Mohammad explained who the end user of Colibri may be. “It could be, for example, bio-medical researchers, and we have such people at LCSB, one of the project partners, but we could also imagine people who are interested in public health, so decision makers who for example, have to manage hospital infrastructure or have to recommend best practices, for example how to manage teams of nurses and doctors during the COVID-19 pandemic, and typically aspects like anxiety that has been observed in these teams because they are the first line responders and they live with the pandemic more than us”.

The COLIBRI project is planned for worldwide use. “That’s why we put it on a public facing website; colibri.list.lu, and there is a guest login, so the plan is to advertise this platform on relevant websites so that we can attract researchers from around the world and maybe get feedback from them,” concluded Mohammad.

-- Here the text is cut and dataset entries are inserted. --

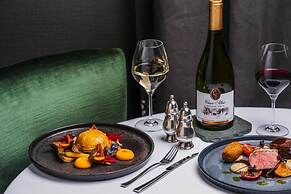 Borrowdale Gates Hotel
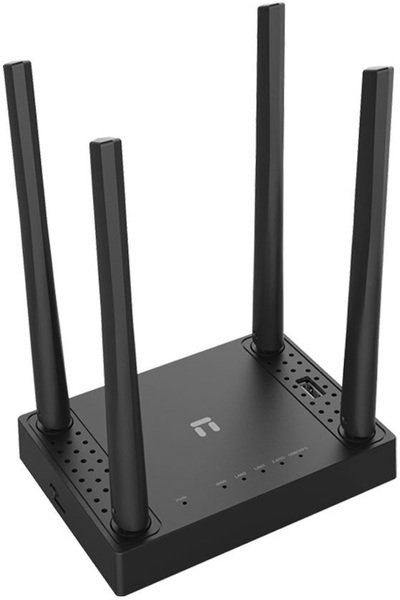 Маршрутизатор WiFi Netis N5 - зображення 2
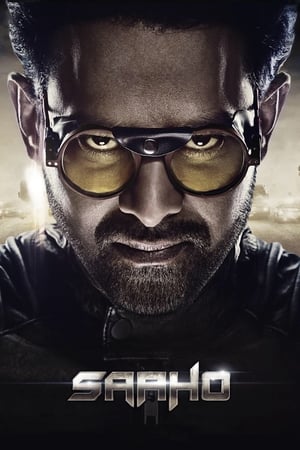 Saaho (2019) Hindi Movie 480p HDRip - [400MB] - Movierulz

WHAT IS LIST SPECIFIC CONTRIBUTION?

LIST has a solid track record in visualization, in particular visual text analytics and network visualization. The Colibri project will reuse and extend two software assets developed at LIST, "Papyrus" to support the visual exploration of large document collections, and "BLIZAAR" for the exploratory analyses of biological network data.

WHAT IS YOUR ROLE WITHIN COLIBRI?

I am coordinating the activities of Colibri together with Venkata Satagopam from LCSB. In particular, I will oversee research and development activities pertaining to text and network visualization, and also foster synergies between all project partners.

ABOUT MOHAMMAD GHONIEM:

Dr Mohammad Ghoniem is a senior research and technology associate at Luxembourg Institute of Science and Technology. He received his doctorate in computer science from the University Of Nantes, France, in 2005. His main research interests include information visualization, visual analytics and explainable artificial intelligence. Over the past 20 years, he has designed, built and evaluated various data visualization and analytics software for a variety of application domains, such as network forensics, fraud detection in financial transactions, and since 2015 systems biology and microbiology. He was the principal investigator of the Hydviga project, which resulted in "iCoVeR" a visual analytics software supporting the exploratory analysis of massive multivariate data concerning bacterial population involved in the biomethanation process. He was also the national Luxembourg coordinator of the ANR/FNR PRCI BLIZAAR project (2016-2019) edicated to the visualization of multilayer dynamic networks with a use case in plant systems biology and a second one in digital cultural heritage.

Dr Mohammad Ghoniem is also leading the data visualization workpackage in the Goodyear-LIST collaboration, supporting data-driven decision making in the automative sector.